EXTRACT PROVIDED:
Model Shape Fixes and Improvements | Generated by AI

Home 2025.10

Here’s what your script is doing, piece by piece, plus a couple of important fixes you’ll likely want to make.

What the model is

You define a tiny character/word-level next-token predictor:
- nn.LSTM(input_size=vocab_size, hidden_size=50, num_layers=1) processes a sequence of one-hot vectors (size = vocab_size) and produces a hidden state of size 50 at each time step.
- nn.Linear(50, vocab_size, bias=False) maps each time step’s hidden state to logits over the vocabulary.

Expected tensor shapes (critical)

PyTorch LSTM’s default input shape is (seq_len, batch_size, input_size) because you didn’t set batch_first=True.

For a single sequence in a batch of 1:
- Inputs to LSTM should be (seq_len, 1, vocab_size).
- LSTM outputs x with shape (seq_len, 1, hidden_size).
- You then view(-1, hidden_size) → (seq_len, hidden_size) so the linear layer produces (seq_len, vocab_size).
- CrossEntropyLoss expects:
  - outputs: (N, C) = (seq_len, vocab_size)
  - targets: (N,) = (seq_len,) token indices

Where your code likely goes wrong (shape)

You do:

inputs_one_hot = inputs_one_hot.permute(0, 2, 1)

If one_hot_encode_sequence returns (batch, seq_len, vocab), the correct permute for default LSTM is permute(1, 0, 2) (to get (seq_len, batch, vocab)). Your current permute(0,2,1) gives (batch, vocab, seq_len), which is mismatched and will either error or silently learn nonsense if the earlier shape is different than assumed.

Two clean options (pick one):

A) Keep default LSTM (batch_second):

# want (seq_len, batch, input_size)
inputs_one_hot = inputs_one_hot.permute(1, 0, 2)  # (seq_len, 1, vocab_size)

SET PROBLEM A: From the rows, transcribe word for word everything from the line containing "Across the options" down to the line containing "which is closest to point 1030,314?", including both of those lines.

Rows from a spatial question set:
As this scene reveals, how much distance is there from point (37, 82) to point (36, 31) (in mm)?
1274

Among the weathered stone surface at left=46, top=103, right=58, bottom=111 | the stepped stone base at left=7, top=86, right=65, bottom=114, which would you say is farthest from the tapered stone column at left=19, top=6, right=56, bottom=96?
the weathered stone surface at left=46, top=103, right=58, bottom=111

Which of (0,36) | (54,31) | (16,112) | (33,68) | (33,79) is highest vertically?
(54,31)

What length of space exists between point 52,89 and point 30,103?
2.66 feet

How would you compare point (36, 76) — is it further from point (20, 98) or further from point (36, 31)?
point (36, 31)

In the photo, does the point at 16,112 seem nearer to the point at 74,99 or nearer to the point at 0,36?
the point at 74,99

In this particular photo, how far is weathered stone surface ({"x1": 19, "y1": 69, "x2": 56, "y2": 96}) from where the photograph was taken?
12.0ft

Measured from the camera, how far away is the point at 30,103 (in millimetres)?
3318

...

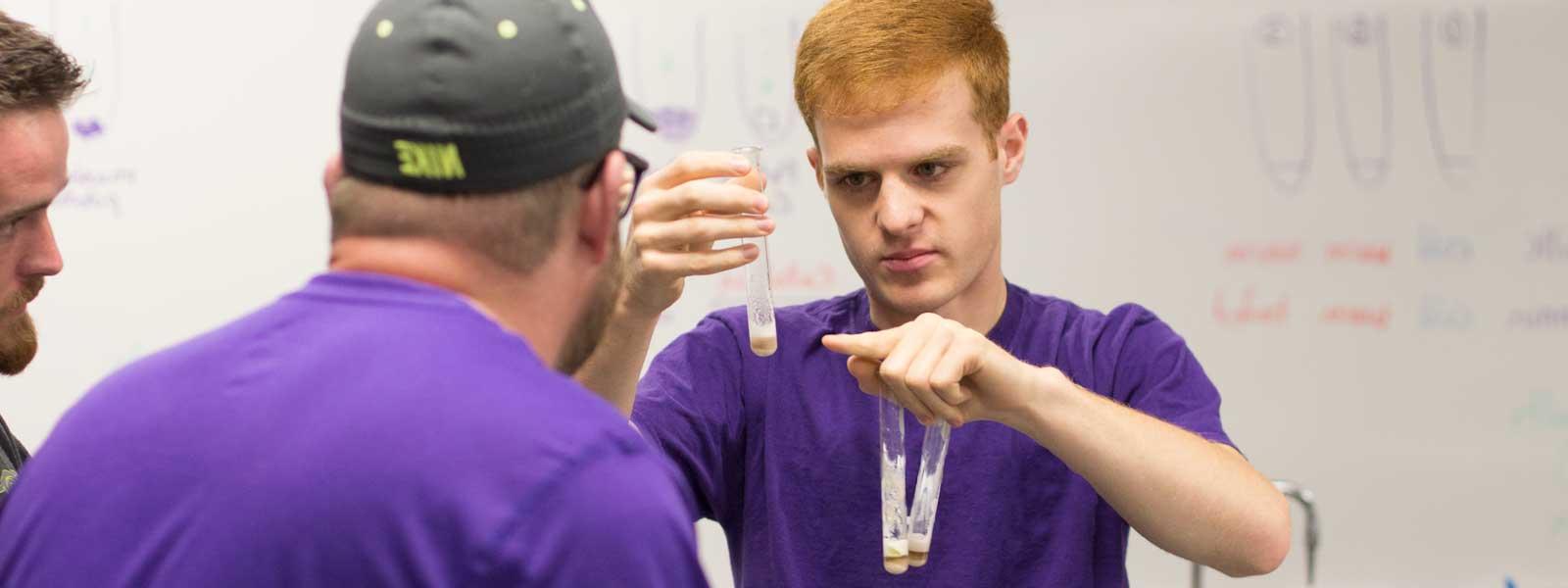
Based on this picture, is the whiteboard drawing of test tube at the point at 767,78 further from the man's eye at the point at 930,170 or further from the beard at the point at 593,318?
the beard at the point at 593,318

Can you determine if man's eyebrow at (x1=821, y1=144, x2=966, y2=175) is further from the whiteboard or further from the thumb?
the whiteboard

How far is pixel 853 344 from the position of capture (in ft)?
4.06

...

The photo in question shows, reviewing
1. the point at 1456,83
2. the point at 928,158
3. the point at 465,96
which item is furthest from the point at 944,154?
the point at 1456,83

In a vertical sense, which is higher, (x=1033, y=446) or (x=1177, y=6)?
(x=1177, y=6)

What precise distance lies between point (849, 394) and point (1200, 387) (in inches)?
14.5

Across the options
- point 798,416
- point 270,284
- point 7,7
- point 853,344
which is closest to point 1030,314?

SET PROBLEM B:
Answer these questions about the page on LSTM model shape fixes:
(i) What hidden size does the LSTM in the script use?
(ii) Which permute does the page call correct for the default LSTM when the input is (batch, seq_len, vocab)?
(iii) What shape does CrossEntropyLoss expect for the targets?

WRITTEN SOLUTION A:
Across the options
- point 798,416
- point 270,284
- point 7,7
- point 853,344
which is closest to point 1030,314?

WRITTEN SOLUTION B:
(i) 50
(ii) permute(1, 0, 2)
(iii) (N,) = (seq_len,) token indices